L’air était frais au point d’irriter les narines et personne dans le quartier d’Ivnay n’avait assez de vêtements pour affronter le froid de cette nuit. Pourtant un homme marchait dans la neige qui couvrait si bien les rues du New Jersey que la ville était redevenue une campagne sans routes.

Il était 3 heures du matin et jamais David n’avait veillé si tard. Le saxophone dans sa main dont il avait perdu la sacoche lui collait à la peau tellement il faisait froid, exactement comme une barre de fer sous le gel.

Il avait besoin de gants. Mais le sens de cet habit dédié aux mains n’était pas encore connu par la plupart de la communauté. Surtout ceux des rez-de-chaussée qui étaient les plus pauvres, les plus conservateurs et encore aussi les plus fraîchement venus.

Lui savait ce que les gants pouvaient bien faire pour lui et son instrument. Il était instruit. Il voulait jouer de la musique qu’il fallait apparemment taire.

Il avait un appartement où il vivait seul. Un RDC qu’on pouvait confondre avec un sous-sol tellement les fenêtres étaient écrasées sur le trottoir.

Qu’est-ce qu’il pouvait bien y faire si la musique aschkenaze ne pouvait être payée qu’aux mariages juifs de la ville. Il allait continuer à jouer en dehors de ces événements et ne rien gagner. Il voulait populariser des morceaux auprès de vraies new-yorkaises de l’autre côté du pont.

Mais dans la boîte aux lettres ce soir, une nouvelle l’attendait de la part de la famille en Pologne. Celle en tout cas qui avait réussi à survivre. On lui avait trouvé une femme convenable et on le priait de revenir. C’était fini la guerre.

David eut une fraction de seconde l’air figé par la nouvelle puis il éclata de rire vivement avant de remettre la lettre là où il l’avait récupérée. Dans la boite aux lettres.

Personne n’allait le forcer à repartir, ni à prier, ni à croire à nouveau en dieu, ni aussi à arrêter de jouer une musique très ethnique, jugé pas pour lui, comme s’il ne pourrait pas la véhiculer très bien, car il ne vénérait rien. Il n’y mettait pas ce genre de croyance, mais plutôt son cœur.

Mais que voulait bien dire de mettre un cœur dans quelque chose ?

Il était ivre comme tous les soirs, sans le sou, sans enfants, et peut-être aussi sans cœur s’il croyait les paroles de sa tante qui le raisonnait dans la lettre.

Il ne pouvait pas mettre un cœur dans quelque chose s’il n’est pas mort pour.

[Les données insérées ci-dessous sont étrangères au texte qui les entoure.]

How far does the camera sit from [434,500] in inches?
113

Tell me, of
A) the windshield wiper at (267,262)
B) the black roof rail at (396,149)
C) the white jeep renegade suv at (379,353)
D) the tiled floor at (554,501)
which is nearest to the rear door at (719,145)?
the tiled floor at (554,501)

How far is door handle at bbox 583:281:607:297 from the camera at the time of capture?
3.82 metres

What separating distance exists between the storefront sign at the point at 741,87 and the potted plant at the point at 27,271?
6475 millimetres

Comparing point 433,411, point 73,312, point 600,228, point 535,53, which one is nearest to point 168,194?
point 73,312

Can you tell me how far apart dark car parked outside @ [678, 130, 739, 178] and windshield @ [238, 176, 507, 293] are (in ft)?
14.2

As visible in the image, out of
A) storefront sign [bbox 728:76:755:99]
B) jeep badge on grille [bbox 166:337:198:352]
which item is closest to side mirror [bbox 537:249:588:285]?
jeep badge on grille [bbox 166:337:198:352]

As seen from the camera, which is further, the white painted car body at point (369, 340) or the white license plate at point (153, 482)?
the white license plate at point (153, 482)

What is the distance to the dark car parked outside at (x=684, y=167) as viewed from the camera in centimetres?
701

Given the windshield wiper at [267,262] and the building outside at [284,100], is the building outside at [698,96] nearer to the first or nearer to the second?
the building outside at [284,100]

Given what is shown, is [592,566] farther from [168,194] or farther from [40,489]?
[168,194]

Il était assis sur la seule chaise chez lui, face à un verre quand il eut sa première pensée noire.

Mourir.

Mais il était bien plus fûté que ça. S’il était capable d’envisager la mort pour sa musique, c’est qu’il était courageux et qu’il pouvait bien faire mieux.

Il allait tenter l’impossible pour ses compositions.

Il pensa au saxophone qu’il avait quand il était venu sur ce continent. Il était face aux agents qui allaient lui dire s’il allait bien pouvoir continuer son chemin ou repartir là d’où il était venu.

Il avait été incapable d’arrêter l’énorme con qui avait plongé son instrument dans l’eau bouillante pour le désinfecter de soi-disant maladies. Et le saxophone en était devenu muet et bon à jeter.

Il n’avait pas été capable d’arrêter un agent qui tuait le saxophone de son père devant lui et là il prétendait pouvoir mourir pour sa musique car elle ne réussissait pas.

Non, il n’était pas si lâche. Il allait tenter une meilleure chose.

Au diable le quartier d’Ivnay, les gens qui possèdent des gants, les mariages où on l’invitait pour jouer alors que les mariés grimaçaient de malheur. Au diable la musique qu’il joue si elle est vouée aux occasions moroses.

Demain, il allait à la grand Central Station. il allait en Californie, la ville où tous les rêves peuvent se réaliser.